Kotlin Webfetch Tool

Feature Information

  • Feature ID: FEAT-021
  • Created: 2026-03-01
  • Last Updated: 2026-03-01
  • Status: Draft
  • Priority: P1 (Should Have)
  • Owner: TBD
  • Related RFC: RFC-021 (pending)

User Story

As an AI agent using OneClaw, I want a reliable webfetch tool that accurately converts HTML pages to Markdown using a proper HTML parser, so that I can extract and summarize web content without the limitations of regex-based HTML-to-Markdown conversion.

Typical Scenarios

  1. The agent calls webfetch with a URL. The tool fetches the HTML, parses it with Jsoup (a real HTML parser), extracts the main content area, converts it to Markdown, and returns clean, readable text.
  2. The agent fetches a documentation page. Jsoup’s DOM-based parsing correctly handles nested elements, malformed HTML, and complex table structures that regex-based conversion would mangle.
  3. The agent fetches a large page (e.g., an API reference). The tool automatically truncates the output to a configurable character limit, preventing context window overflow.
  4. The agent fetches a non-HTML resource (JSON, plain text). The tool returns the raw body without attempting Markdown conversion.

Feature Description

Overview

FEAT-021 replaces the current JavaScript-based webfetch tool (implemented in assets/js/tools/webfetch.js) with a Kotlin-native implementation using Jsoup for HTML parsing and Markdown conversion. The current JS implementation uses regex-based HTML-to-Markdown conversion, which is fragile and cannot handle nested structures, malformed HTML, or complex layouts reliably.

The new Kotlin implementation provides:

  • DOM-based HTML parsing via Jsoup – correctly handles real-world HTML
  • Content extraction – Readability-style main content detection (article/main/body fallback)
  • Proper Markdown conversion – Handles nested lists, tables, code blocks, and inline formatting via DOM traversal
  • Output size control – Configurable character limit with clean truncation
  • Same interface – Same tool name, same parameters, transparent replacement

Architecture Overview

AI Model
    | tool call: webfetch(url="...")

____

[Problem 1]:
Reproduce word for word the stretch of the Kotlin webfetch spec from "1. The agent" through "clean, readable text.".
[Problem 2]:
According to the Kotlin webfetch spec, what does the tool return when it fetches a non-HTML resource such as JSON or plain text?
Nothing in the records is needed here.

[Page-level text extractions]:
____

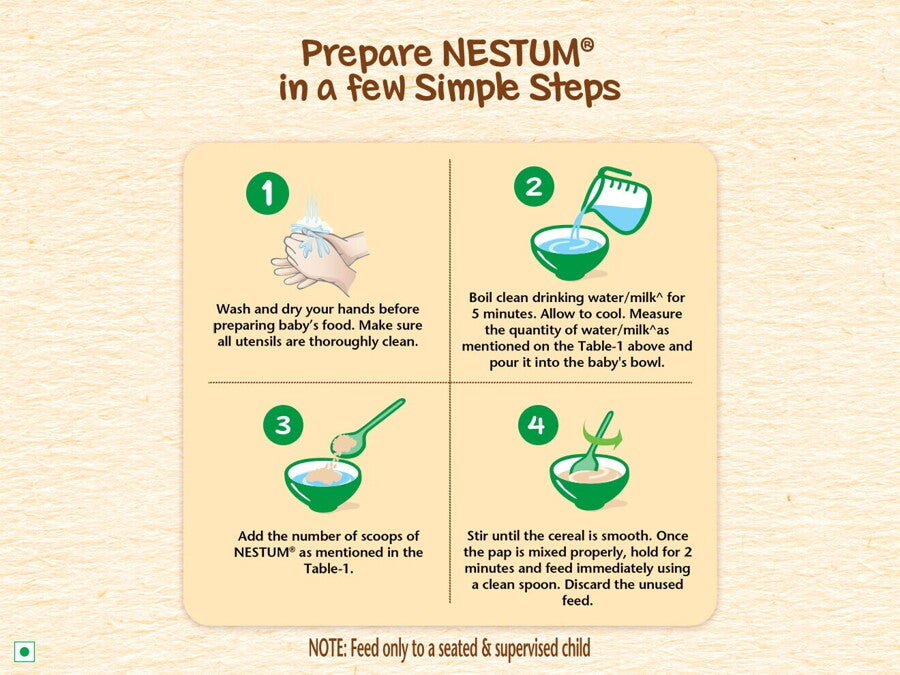 Prepare NESTUM®
in a few Simple Steps

1

Wash and dry your hands before preparing baby's food. Make sure all utensils are thoroughly clean.

2

Boil clean drinking water/milk^ for 5 minutes. Allow to cool. Measure the quantity of water/milk^as mentioned on the Table-1 above and pour it into the baby's bowl.

3

Add the number of scoops of NESTUM® as mentioned in the Table-1.

4

Stir until the cereal is smooth. Once the pap is mixed properly, hold for 2 minutes and feed immediately using a clean spoon. Discard the unused feed.

NOTE: Feed only to a seated & supervised child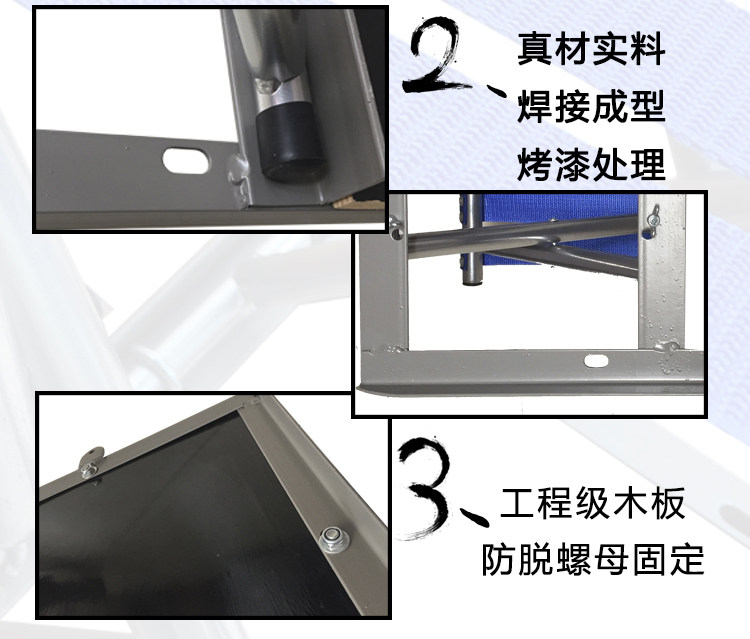 2、真材实料
焊接成型
烤漆处理

3、工程级木板
防脱螺母固定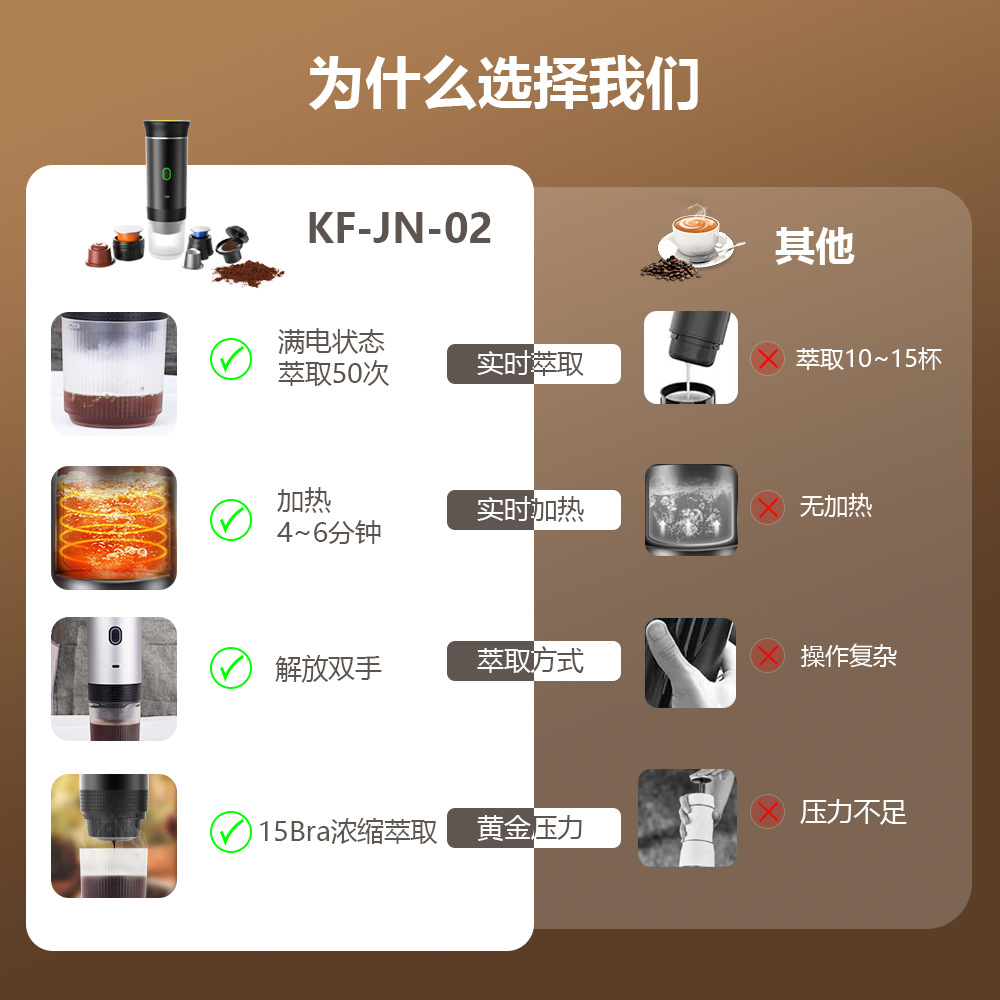 为什么选择我们

KF-JN-02

其他

满电状态
萃取50次

实时萃取

萃取10~15杯

加热
4~6分钟

实时加热

无加热

解放双手

萃取方式

操作复杂

15Bra浓缩萃取

黄金压力

压力不足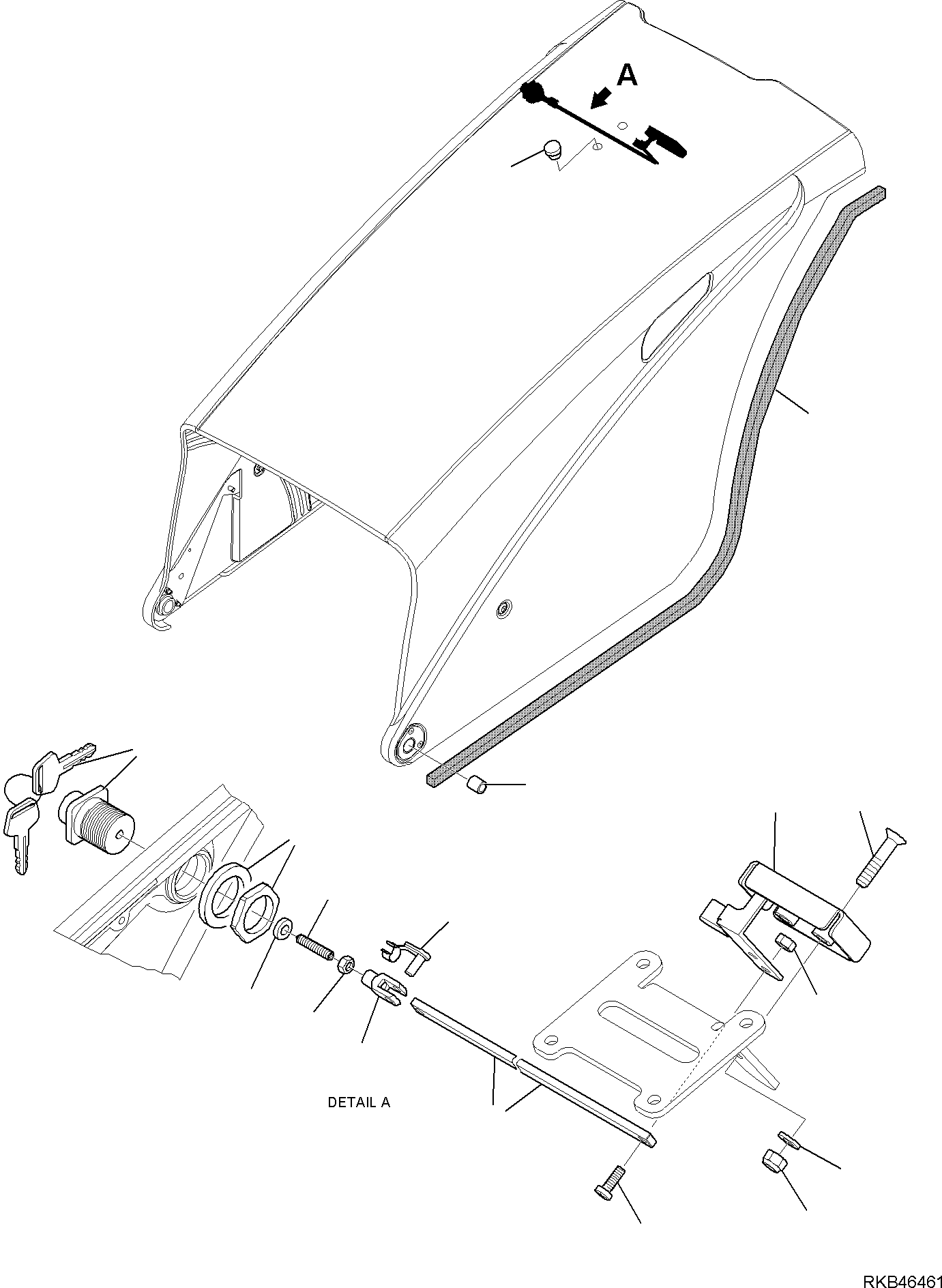 A

DETAIL A

RKB46461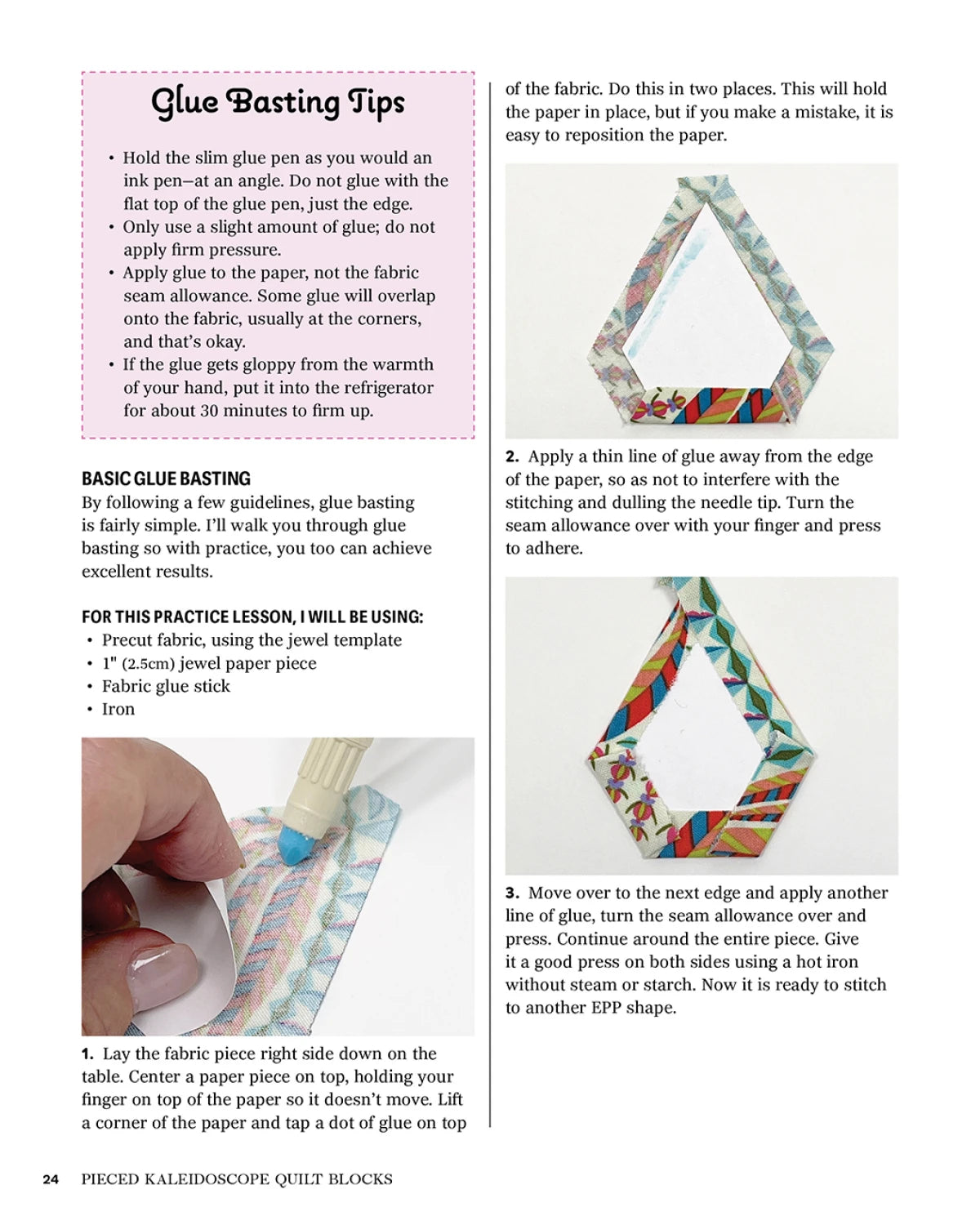 Glue Basting Tips

• Hold the slim glue pen as you would an ink pen—at an angle. Do not glue with the flat top of the glue pen, just the edge.
• Only use a slight amount of glue; do not apply firm pressure.
• Apply glue to the paper, not the fabric seam allowance. Some glue will overlap onto the fabric, usually at the corners, and that's okay.
• If the glue gets gloppy from the warmth of your hand, put it into the refrigerator for about 30 minutes to firm up.

BASIC GLUE BASTING
By following a few guidelines, glue basting is fairly simple. I'll walk you through glue basting so with practice, you too can achieve excellent results.

FOR THIS PRACTICE LESSON, I WILL BE USING:
• Precut fabric, using the jewel template
• 1" (2.5cm) jewel paper piece
• Fabric glue stick
• Iron

1. Lay the fabric piece right side down on the table. Center a paper piece on top, holding your finger on top of the paper so it doesn't move. Lift a corner of the paper and tap a dot of glue on top of the fabric. Do this in two places. This will hold the paper in place, but if you make a mistake, it is easy to reposition the paper.

2. Apply a thin line of glue away from the edge of the paper, so as not to interfere with the stitching and dulling the needle tip. Turn the seam allowance over with your finger and press to adhere.

3. Move over to the next edge and apply another line of glue, turn the seam allowance over and press. Continue around the entire piece. Give it a good press on both sides using a hot iron without steam or starch. Now it is ready to stitch to another EPP shape.

24 PIECED KALEIDOSCOPE QUILT BLOCKS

____

[Written answer 1]:
1. The agent calls webfetch with a URL. The tool fetches the HTML, parses it with Jsoup (a real HTML parser), extracts the main content area, converts it to Markdown, and returns clean, readable text.

[Written answer 2]:
The raw body, without attempting Markdown conversion.